1.  I picked the guy.  Yes, I didn't know what he was like at the time, I'm not a bloody masochist, but I still picked him.  Error of judgement.  Backed the wrong horse.  "Plain silly" or even "bloody stupid", in some people's books, because I "should have seen it coming".  And don't some people enjoy telling you that.  Shame I misplaced my crystal ball earlier that year.

2.  I watched a situation develop.  Yes, he was bigger and meaner than me, with big pointy teeth, but still, I sat there and just watched it, for a short while.  I'm not sure that there was anything I could have done, but still, I did nothing.

3.  He took actions which I found painful and objectionable, "I found" being the operative words here.  I shall never know how much the actions were designed specifically to cause me distress, as the man's head is his own dominion and I would not want to get in there even if I could.  I'd get my aura all dirty.  But, regardless, I could have mentally filed them differently, and subsequently felt very differently about them.  Instead of thinking "why doesn't he care?", "why is he doing this" and other permutations of the wail of the helpless, I could have thought "how dare he!" I took a certain approach.  That was entirely of my doing and is my responsibility.
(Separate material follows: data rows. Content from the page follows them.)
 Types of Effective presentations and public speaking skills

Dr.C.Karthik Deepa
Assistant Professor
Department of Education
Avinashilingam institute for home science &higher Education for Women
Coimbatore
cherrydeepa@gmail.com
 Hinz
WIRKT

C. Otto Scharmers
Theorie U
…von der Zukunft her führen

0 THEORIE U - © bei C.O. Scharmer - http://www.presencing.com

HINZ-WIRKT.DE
As it happens, at this stage, instead of neatly falling into the role of abused, I went off and started causing my own share of trouble, because that's what I'm like. Trying to bully or repress me always causes the same reaction, which always seems to shock and astonish the poor attempted perpetrators.  I appear to turn from a dormouse or other small, cutesy rodent, into a rampaging rhino.  That's just me, though.  I'm sure it would have been worse for a lot of other people, and equally a lot better for people better equipped to deal with the situation.  Hell, if I'd been equipped to deal with it, I'd have stopped it at stage 2.  Still, it's not a competition.  I'm not judging myself or anyone else by comparison.

Eventually, things got too bad and I scarpered. I didn't stand to fight; I got the heck outta Dodge . It was possibly the safest, most sensible response to the circumstances, but hardly heroic. Not that I'm bothered by that.  I still can't see, however, why I'm accruing brownie points for making a stupid choice, not being able to manage a situation, and finally disappearing into the distance making a sound like the Road Runner.  Apparently that is an indication of the fact that "I'm being too hard on myself", and I quote.  Sorry, I just can't see it.  It might be because of the dust.  Beep! beep !
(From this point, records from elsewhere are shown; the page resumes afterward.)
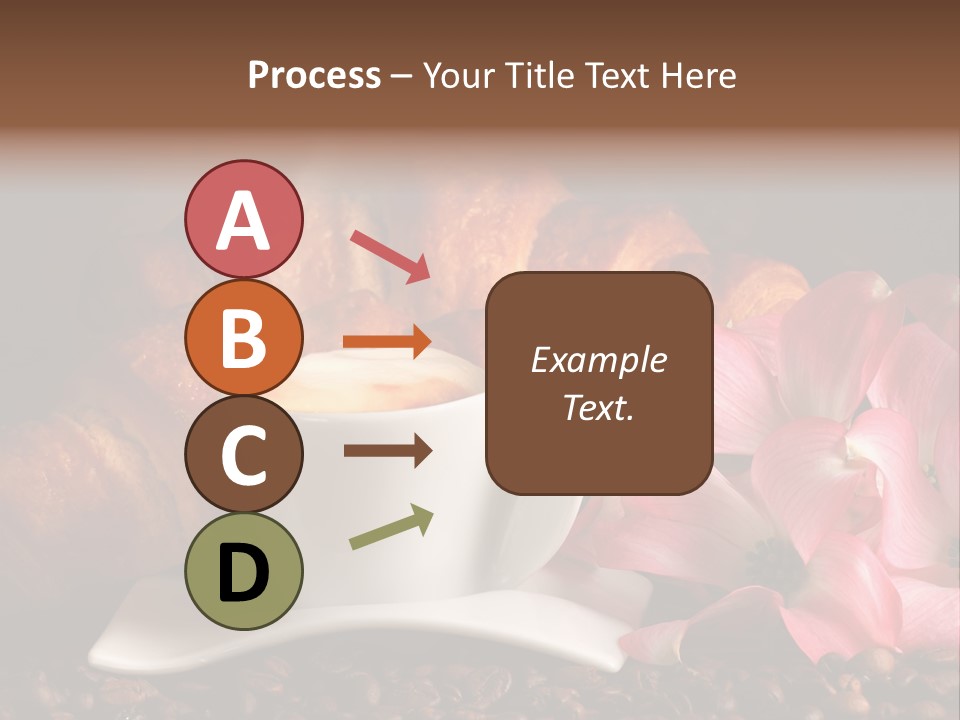 Process – Your Title Text Here

A

B

C

D

Example Text.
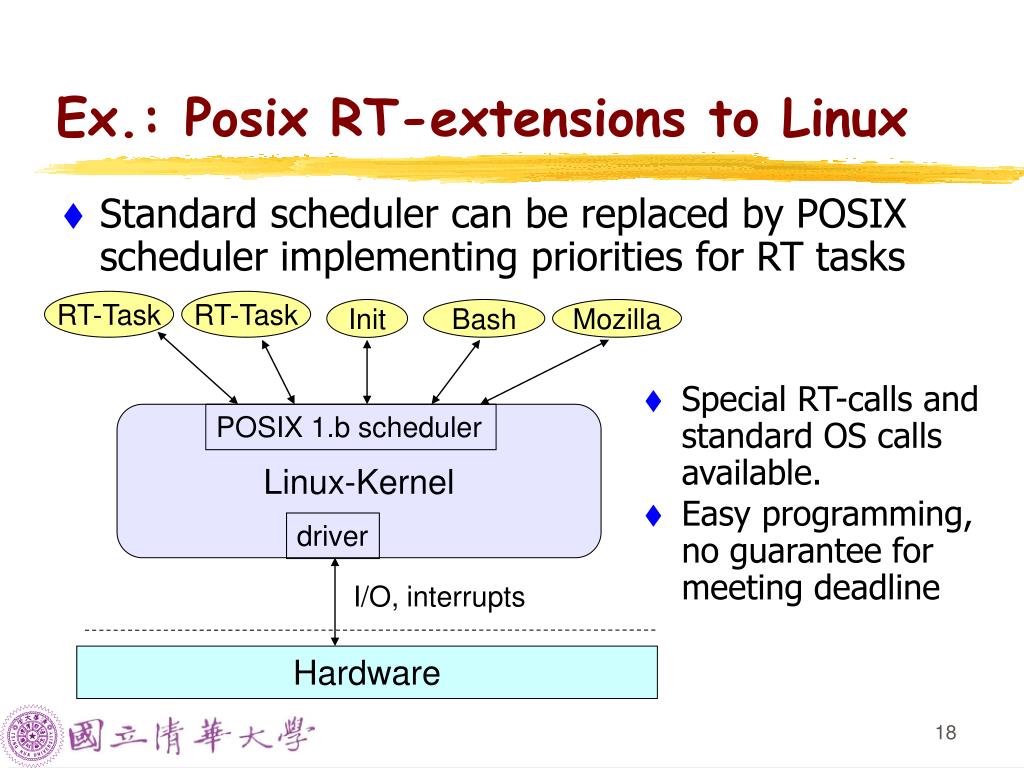 Ex.: Posix RT-extensions to Linux

♦ Standard scheduler can be replaced by POSIX scheduler implementing priorities for RT tasks

RT-Task RT-Task Init Bash Mozilla

POSIX 1.b scheduler

Linux-Kernel

driver

I/O, interrupts

Hardware

♦ Special RT-calls and standard OS calls available.

♦ Easy programming, no guarantee for meeting deadline

國立清華大學

18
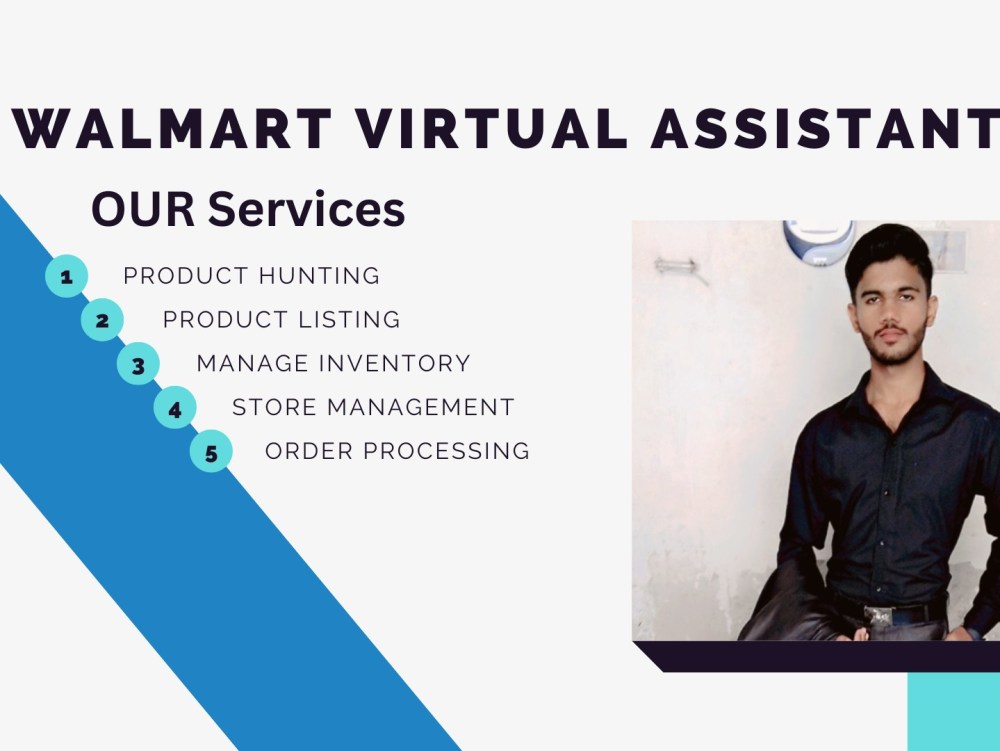 WALMART VIRTUAL ASSISTANT

OUR Services

1 PRODUCT HUNTING
2 PRODUCT LISTING
3 MANAGE INVENTORY
4 STORE MANAGEMENT
5 ORDER PROCESSING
The important thing here is that I will hold until my dying day that I was not abused.  Yes, he quite possibly tried to abuse me; only he would know, if he's that self-aware.  Maybe it wasn't intentional, maybe he just acted callously and carelessly.  I'm sure as hell not going to ask him.  At any rate, it does not really matter because he did not manage to abuse me.  He did not manage it because I refused to buy into the fairy tale. I took the fangs off the Big Bad Wolf, and behind those I saw a man like any other, whose behaviours were undoubtedly questionable. But do you know a person who's never done anything questionable?  I don't.  I know I have.

The moment you stick the "abuse" label onto the situation, you diminish me.  You excuse my errors in judgement and my feebleness in dealing with the events, I come out all clean and smelling of roses, but you turn me into an innocent victim.  A VICTIM.  Fuck that.
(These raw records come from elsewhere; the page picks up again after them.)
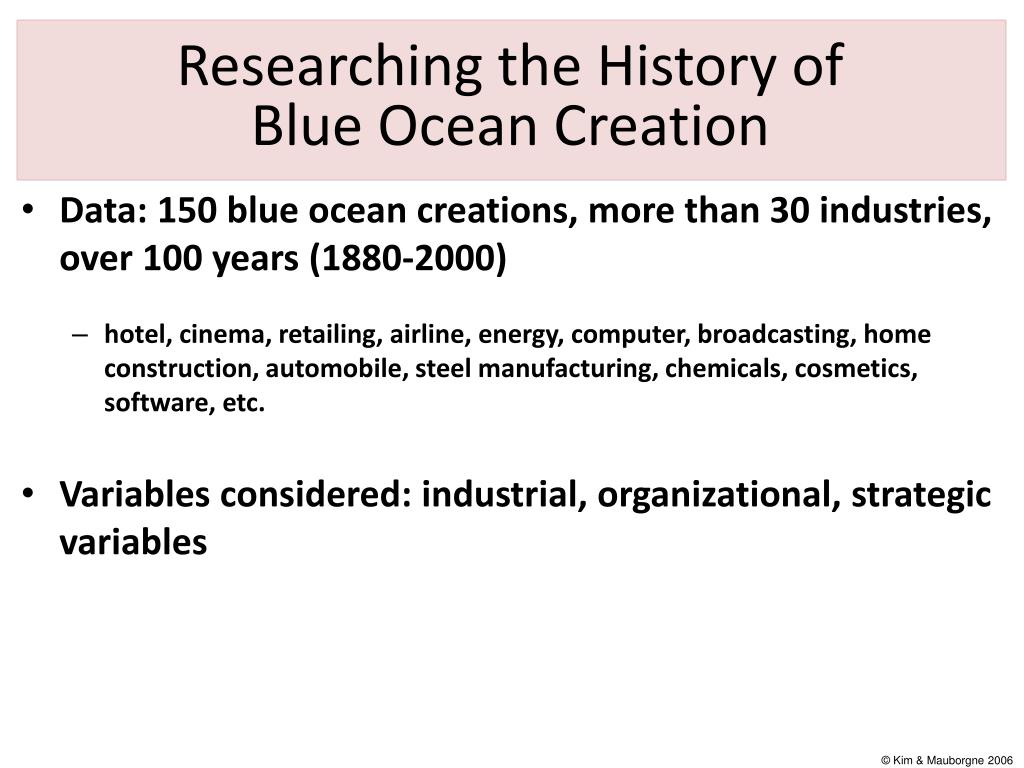 Researching the History of
Blue Ocean Creation

• Data: 150 blue ocean creations, more than 30 industries, over 100 years (1880-2000)

– hotel, cinema, retailing, airline, energy, computer, broadcasting, home construction, automobile, steel manufacturing, chemicals, cosmetics, software, etc.

• Variables considered: industrial, organizational, strategic variables

© Kim & Mauborgne 2006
So, what's the moral of the story?  I'm not sure I have one.  I'm not advocating a convoluted form of mental gymnastics as a cure-all for bad situations.  I'm not saying that "empowerment" makes everything better, particularly as it's one of those unfortunate words (like "holistic" and "positive") that have been misused so much that I keep away from it as if it was a plague carrier.  I am definitely, however, advocating care in sticking labels to events and people, or accepting the easy, convenient labels that people so enjoy using.  You might be trying to make things neater and tidier in your own head, but you can end up creating victims that were not there before, and one of those victims could be you.